In a narrow 17-16 vote, House Republicans passed the ‘One Big Beautiful Bill’ late Sunday, just days after conservative dissent had briefly stalled its progress. The sweeping 1,116-page legislation, named in tribute to former President Donald Trump, sets forth a series of immigration reforms and significant financial measures aimed at reshaping border security and migrant-related policies.
The bill allocates a staggering $46.5 billion to restart construction on the US-Mexico border wall. The proposal entails constructing 701 miles of primary walls, 900 miles of river barriers, 629 miles of secondary barricades, and 141 miles of fencing for vehicles and pedestrians. Advanced surveillance technologies are also slated for deployment across the border.
However, the bill’s implications go beyond just border enforcement—it has major ramifications for legal immigrants. One controversial proposal is a 5% tax on all international money transfers made by non-citizens, including green card holders and those on non-immigrant visas such as H-1B. The absence of an exemption threshold means that even minor transfers will be taxed, creating concern among immigrant communities and economists alike.

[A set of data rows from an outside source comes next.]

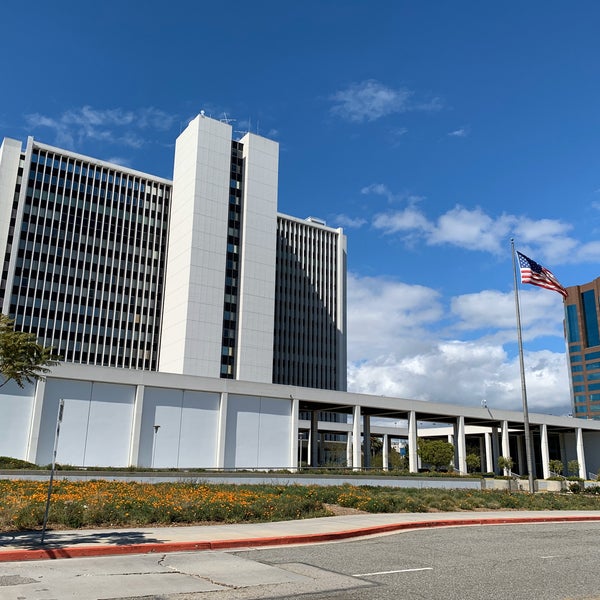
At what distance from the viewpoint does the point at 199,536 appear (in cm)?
1372

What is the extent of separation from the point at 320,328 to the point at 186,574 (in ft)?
380

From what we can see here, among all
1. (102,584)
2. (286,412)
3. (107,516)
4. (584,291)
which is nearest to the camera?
(102,584)

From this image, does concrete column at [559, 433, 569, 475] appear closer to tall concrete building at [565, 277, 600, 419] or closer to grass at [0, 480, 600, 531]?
grass at [0, 480, 600, 531]

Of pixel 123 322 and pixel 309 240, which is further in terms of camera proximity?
pixel 309 240

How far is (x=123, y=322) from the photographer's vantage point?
9931 centimetres

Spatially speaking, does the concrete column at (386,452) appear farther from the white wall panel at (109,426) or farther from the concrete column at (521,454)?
the white wall panel at (109,426)

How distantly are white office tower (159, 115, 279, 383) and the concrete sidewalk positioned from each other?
70.2m

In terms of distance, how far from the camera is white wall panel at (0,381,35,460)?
38219 mm

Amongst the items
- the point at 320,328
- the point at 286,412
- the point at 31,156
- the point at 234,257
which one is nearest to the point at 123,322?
the point at 234,257

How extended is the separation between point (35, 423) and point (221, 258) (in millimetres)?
55152

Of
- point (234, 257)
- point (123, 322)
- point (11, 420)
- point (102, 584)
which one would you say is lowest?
point (102, 584)

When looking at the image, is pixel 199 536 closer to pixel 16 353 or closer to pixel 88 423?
pixel 16 353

India, which garnered $120 billion in remittances during the 2023–24 fiscal year, may face significant impacts. Approximately 28% of these inflows originated from the United States. If the tax becomes law, experts at the Global Trade Research Initiative (GTRI) estimate that India could see a 10-15% decline in remittances, translating into a potential shortfall of $12 billion to $18 billion annually.
Ajay Srivastava, GTRI’s founder, noted the 5% levy could increase remittance costs substantially. Indian households, particularly in Kerala, Uttar Pradesh, and Bihar—regions heavily reliant on overseas remittances—could face added financial strain.
Roughly 4.5 million Indians reside in the U.S., including nearly 3.2 million Persons of Indian Origin (PIOs). With no exemptions in place, the diaspora could collectively incur around $1.6 billion in annual tax losses. Currency experts predict the Indian rupee may weaken by Rs 1–1.5 per US dollar if these remittance inflows decline sharply, potentially prompting frequent interventions by the Reserve Bank of India.
This proposed tax has triggered growing concerns in both Washington and New Delhi as families brace for its possible financial consequences.